Noakes' diet 'a temporary aberration' -Rossouw
Rossouw told Izindaba that Noakes would 'find out that the whole (scientific) world out there is a kangaroo court. Except for a very few close followers, the scientific evidence is clear and he's flying against it.' He said the debate on lowering cholesterol with statins (in absolute risk terms by around 2 - 3% in a population with a 10% rate of heart disease) had been 'dead for 20 years'. There was now 'absolute proof' that cholesterol was causal in heart disease. 'Most of the people he cites are zombies from that era and they've been left behind by science. The more Krisela told me about this, the more concerned I became. Noakes' theory had the potential to divert people from diets and treatments that were known to do good. Were I still a faculty member I'd be very concerned about this member undoing a lot of good work done in heart disease prevention. If Noakes came up against anyone in this field he would get the same reception he got at his "faculty meeting" [the centenary debate]. His perception is he was set up to be discredited. But he's in the scientific world and his theories have no standing. Any diet that is calorie and energy restricted will reduce weight. They all work . for some people the approach he advocates may work better. I have no problem with that, but when you generalise and say everyone should be on the diet permanently, eat your fats and no carbs, that's not right, especially when there are no long-term data on that, while there are data on the conventional diet. Why mess with success? I think five years from now we'll be able to stand back and say where we are ... and the public will have stopped paying attention. I regard this as a temporary aberration.
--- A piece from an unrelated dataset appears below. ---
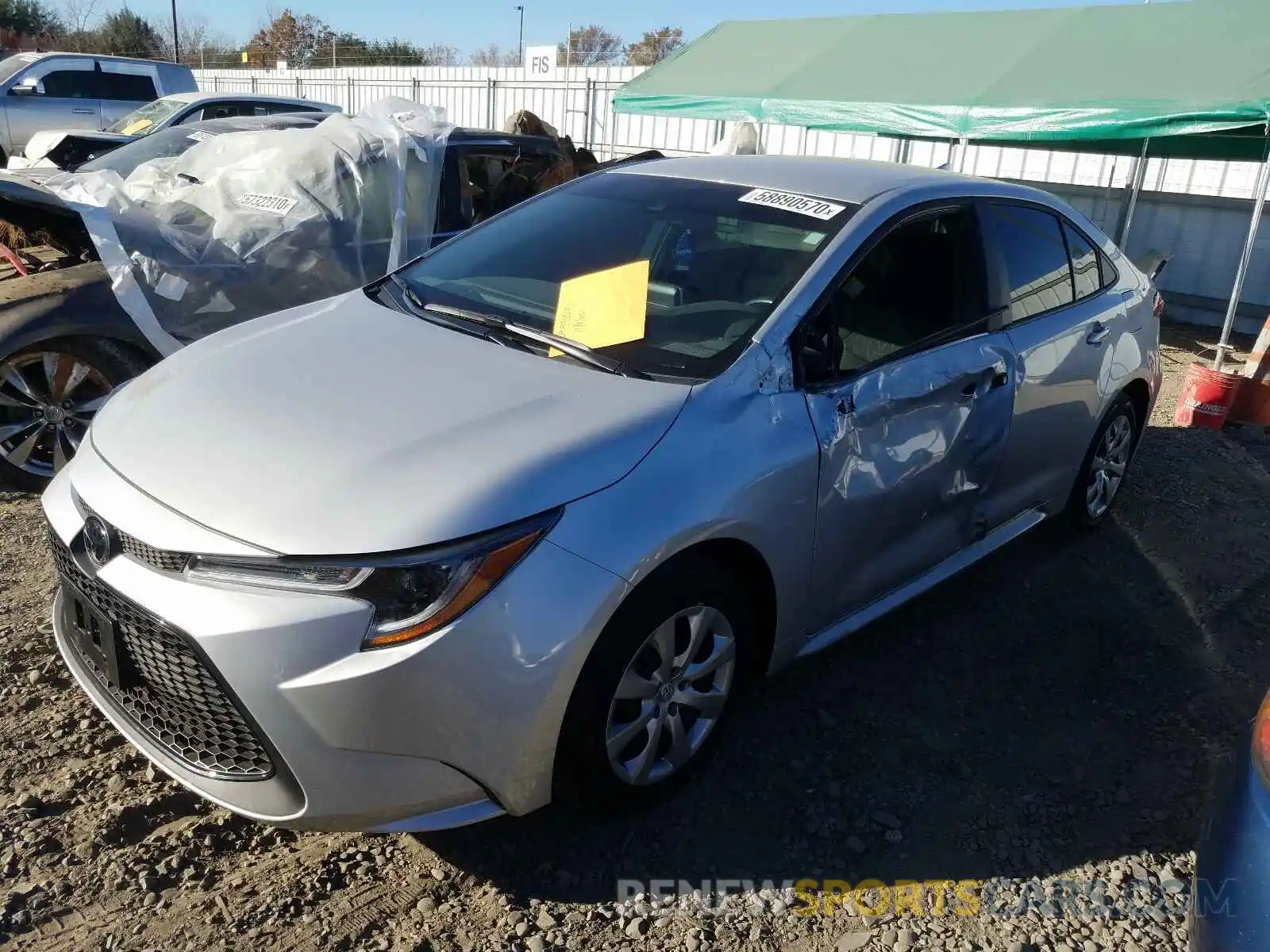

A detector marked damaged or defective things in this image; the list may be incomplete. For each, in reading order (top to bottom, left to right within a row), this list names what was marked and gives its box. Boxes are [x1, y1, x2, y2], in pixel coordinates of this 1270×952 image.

crumpled side panel [46, 97, 452, 352]
damaged silver car [47, 156, 1163, 832]
dented rear door [802, 332, 1021, 629]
Advocating it for wider health promotion will not stand the test of time.'
According to Steyn and Levitt, the Cochrane Collaboration at the Medical Research Council is due to release a formal review of all existing data on the subject by the end of February 2013. Even that is unlikely to end a debate that has 'long distance' written all over it.
The debate was run according to the Oxford Academic Procedure, and had Noakes proposing that cholesterol is not an important risk factor for heart diseases and that current dietary recommendations do more harm than good. Rossouw used his data to argue that cholesterol is an important risk factor for heart disease and that current dietary recommendations do more good than harm.